Mayores eran ahora los arrestos de Orozco. Alentaba también a éste la facilidad con la que había obtenido, burlando la vigilancia del gobierno norteamericano, un cargamento de armas y municiones procedente de Estados Unidos, así como el estímulo que a la rebelión daban los hermanos Vázquez Gómez, quienes disminuyendo sus ambiciones e inclinaciones políticas, hicieron pública renuncia de una jefatura revolucionaria que según ellos les correspondía, para de esa manera reconocer la autoridad del general Orozco a quien facultaron para expedir decretos, contratar empréstitos, nombrar gobernadores y hacer convenios con otros grupos de sublevados, pero especialmente con los zapatistas.

Orozco, quien no necesitaba autorización alguna de los Vázquez Gómez, ya había comenzado a poner en práctica su jerarquía guerrera y política. Al efecto, tenía decretado el fusilamiento del presidente Madero, la incautación de bienes de los maderistas o de los simpatizadores del maderismo, la ocupación de fondos del Banco Nacional, la organización de cuerpos voluntarios, la exclusión de la vida política de México de quienes hubiesen servido en altos empleos al gobierno del general Díaz y la obligación de todos los particulares a contribuir con fondos, para el sostenimiento del gobierno presidido por el propio Orozco.

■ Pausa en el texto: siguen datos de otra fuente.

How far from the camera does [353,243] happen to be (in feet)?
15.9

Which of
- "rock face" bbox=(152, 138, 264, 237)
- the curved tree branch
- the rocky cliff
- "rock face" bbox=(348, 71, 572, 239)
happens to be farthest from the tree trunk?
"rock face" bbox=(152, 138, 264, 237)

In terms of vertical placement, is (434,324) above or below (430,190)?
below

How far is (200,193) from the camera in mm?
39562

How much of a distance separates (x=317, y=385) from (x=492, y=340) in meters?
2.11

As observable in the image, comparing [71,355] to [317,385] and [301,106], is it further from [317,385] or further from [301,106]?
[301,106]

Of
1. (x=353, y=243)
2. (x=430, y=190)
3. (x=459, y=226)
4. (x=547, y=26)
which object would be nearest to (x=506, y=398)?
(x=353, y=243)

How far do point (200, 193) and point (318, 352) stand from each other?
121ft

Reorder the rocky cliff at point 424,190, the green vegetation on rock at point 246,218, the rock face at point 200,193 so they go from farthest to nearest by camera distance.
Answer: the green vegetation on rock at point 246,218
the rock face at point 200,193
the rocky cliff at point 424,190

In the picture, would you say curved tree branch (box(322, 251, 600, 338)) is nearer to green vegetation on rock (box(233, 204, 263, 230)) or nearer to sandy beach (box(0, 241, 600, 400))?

Por último, el general Orozco reconocía a Emilio Vázquez como presidente constitucional de México a partir del día en que triunfara la Revolución Libertadora.

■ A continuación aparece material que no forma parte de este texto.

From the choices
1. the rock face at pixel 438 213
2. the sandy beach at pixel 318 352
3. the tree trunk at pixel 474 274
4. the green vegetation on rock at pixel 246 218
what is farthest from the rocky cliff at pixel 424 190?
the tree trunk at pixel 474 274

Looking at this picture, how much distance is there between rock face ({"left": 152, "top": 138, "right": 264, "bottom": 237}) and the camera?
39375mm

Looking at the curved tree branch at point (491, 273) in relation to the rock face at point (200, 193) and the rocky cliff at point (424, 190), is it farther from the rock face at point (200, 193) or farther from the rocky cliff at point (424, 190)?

No menor era la actividad del Gobierno resuelto a sofocar la rebelión con el uso de toda su fuerza; y para esto, Madero no sólo esperaba organizar un nuevo ejército con las fuerzas irregulares, sino que con señalado interés —e inducido a ello por su ministro Manuel Calero—, empezó a halagar a los generales y oficiales del ejército federal, de manera que en el informe al Congreso (1° de abril), el Presidente aparentemente se ponía en manos de los antiguos soldados que habían servido al porfirismo, tratando de evitar que éstos recelasen del proyecto oficial, conforme al cual serían organizados batallones y regimientos de voluntarios, en los que se podrían dar de alta, ora los revolucionarios veteranos, ora los civiles interesados en la seguridad y paz del país.

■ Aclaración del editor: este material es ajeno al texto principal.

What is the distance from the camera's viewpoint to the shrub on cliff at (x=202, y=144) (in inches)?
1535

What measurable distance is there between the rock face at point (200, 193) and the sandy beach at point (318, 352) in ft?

Esto último, aparte de ser una medida de orden, constituyó, a su solo anuncio un acontecimiento de mucha significación; porque sería el embrión de un ejército revolucionario. Sería asimismo, aunque sin la propiedad debida, el principio de la Gran Revolución; porque esa disposición del maderismo que se marchitaba, no por escasez de savia, sino debido a la ausencia de verdaderos caudillos de la guerra y del Estado, iba a convertirse en Gobierno, puesto que de los nacientes cuerpos llamados, ora rurales, ora auxiliares, saldrían hombres de muchas elevadas estaturas.

Al unísono de tal suceso, aparecería otro fenómeno que en el discurso de pocos meses constituiría el instrumento para conducir al país a una segunda y cruenta guerra civil. Tal sería el de una unidad de armas y mando dada fortuitamente a los antiguos jefes del ejército federal. En efecto, después de los halagos y promesas a los soldados que habían servido a Díaz, un general de formación y tradición porfirista, iba a convertirse en caudillo de las fuerzas enviadas a combatir a los contrarrevolucionarios acaudillados por Pascual Orozco.

La derrota del general Salas en el estado de Chihuahua había sido un fuerte impacto al cuerpo de la Revolución, sentido principalmente por el presidente Madero; pero como todavía estaba muy fresca la hazaña de 1910, el Gobierno pronto se repuso del golpe, gracias también a que la opinión de los revolucionarios le fue favorable en todos los órdenes. Así, los veteranos y los nuevos maderistas acudieron presurosos al servicio del propio gobierno; ahora que, como no era posible improvisar soldados, Madero ordenó, como se ha dicho, la organización de una nueva columna federal; y no sin consultas y consideraciones de Estado, hechas en el seno del gabinete presidencial, resolvió dar el mando de las operaciones militares al general Victoriano Huerta.

Este, como consecuencia de su dudoso comportamiento en la campaña contra el zapatismo —comportamiento que Madero había censurado públicamente—, había pedido su separación del ejército; mas vuelto a su conveniencia personal y aprovechándose de las necesidades del Gobierno, en ocasión a la revuelta de Orozco, solicitó y obtuvo su reingreso al servicio de las armas, aceptándolo el Presidente como prueba de la confianza que tenía no tanto a Huerta, cuanto al ejército, con lo cual calmaba los apetitos del gremio castrense, mientras organizaba a los soldados de la Revolución.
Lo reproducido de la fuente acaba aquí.